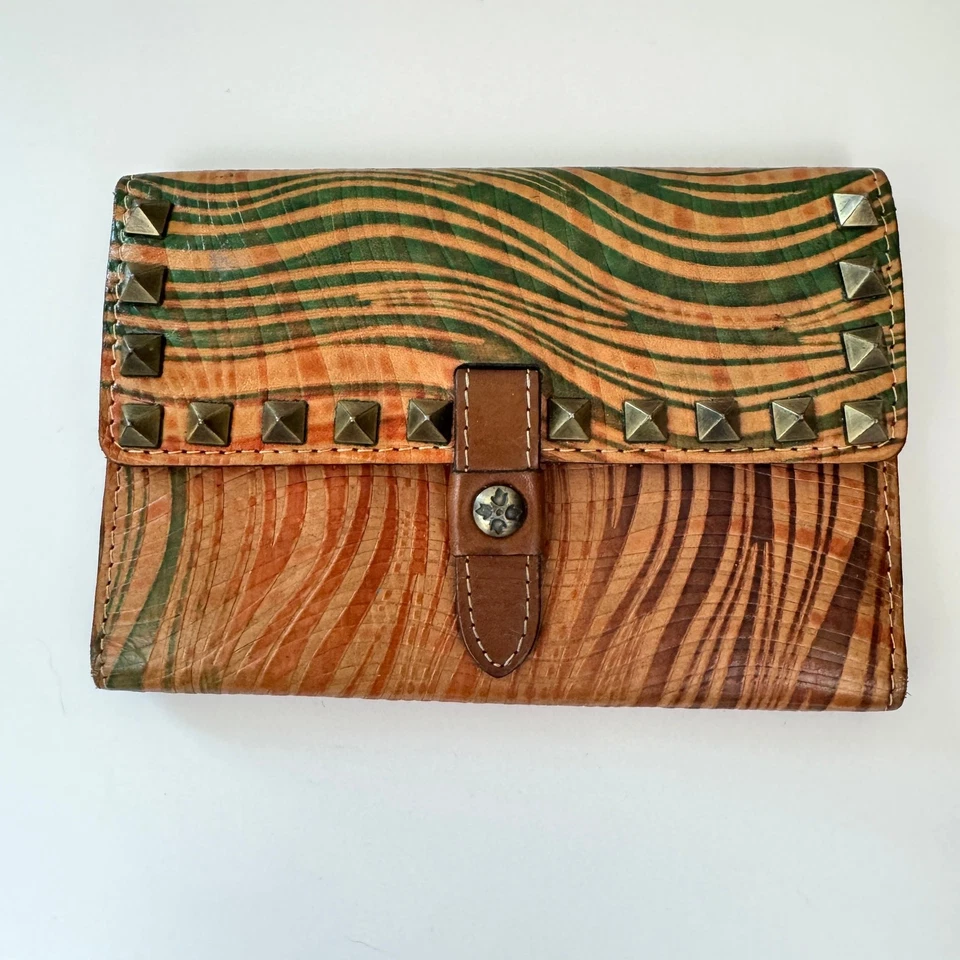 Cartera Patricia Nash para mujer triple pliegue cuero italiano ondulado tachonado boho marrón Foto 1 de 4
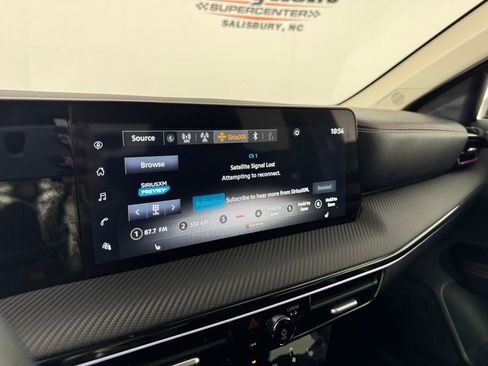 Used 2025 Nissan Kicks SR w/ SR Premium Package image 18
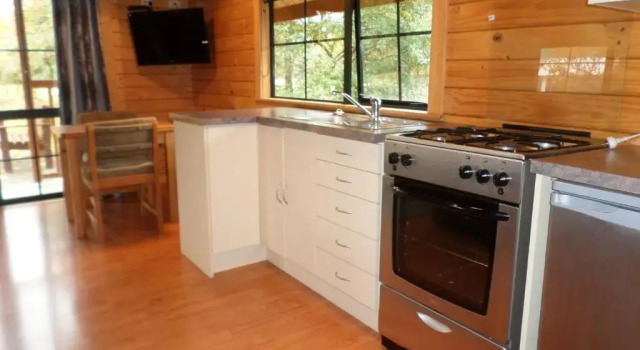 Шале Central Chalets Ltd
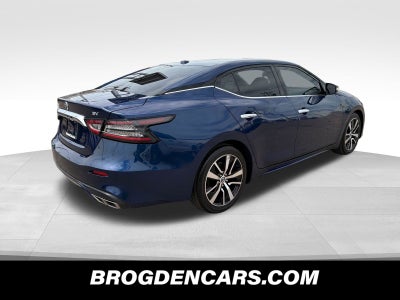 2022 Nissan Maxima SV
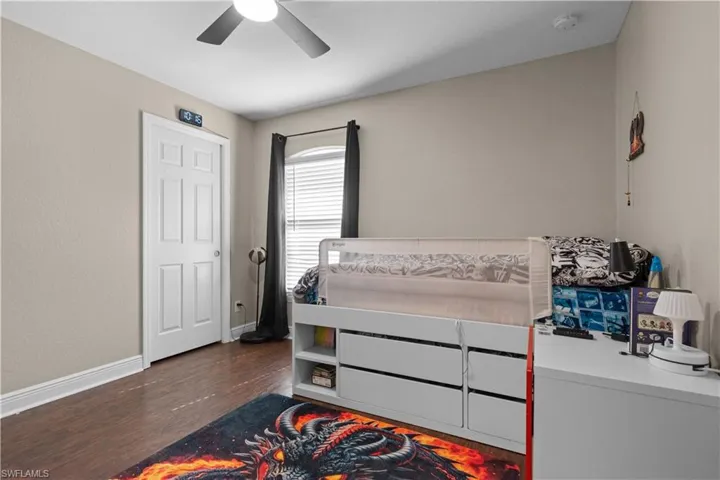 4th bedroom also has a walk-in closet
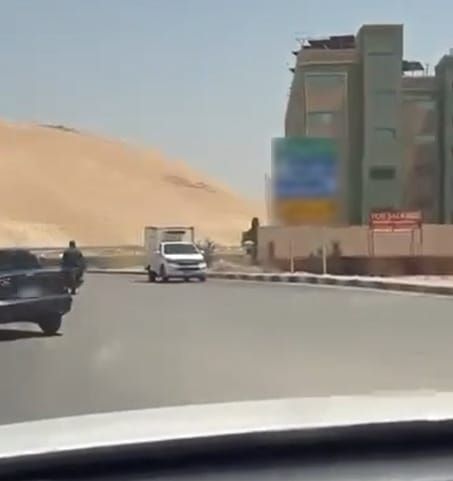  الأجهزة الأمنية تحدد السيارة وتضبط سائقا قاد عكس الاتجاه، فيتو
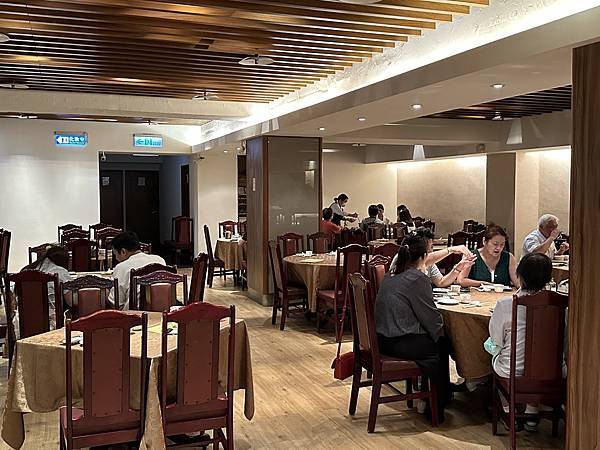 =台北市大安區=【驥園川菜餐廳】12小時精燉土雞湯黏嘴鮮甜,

Your goal | Pictures in the listing above must be skipped; everything else should be copied exactly.

Response area |
 Cartera Patricia Nash para mujer triple pliegue cuero italiano ondulado tachonado boho marrón Foto 1 de 4
 Used 2025 Nissan Kicks SR w/ SR Premium Package image 18
 Шале Central Chalets Ltd
 2022 Nissan Maxima SV
 4th bedroom also has a walk-in closet
  الأجهزة الأمنية تحدد السيارة وتضبط سائقا قاد عكس الاتجاه، فيتو
 =台北市大安區=【驥園川菜餐廳】12小時精燉土雞湯黏嘴鮮甜,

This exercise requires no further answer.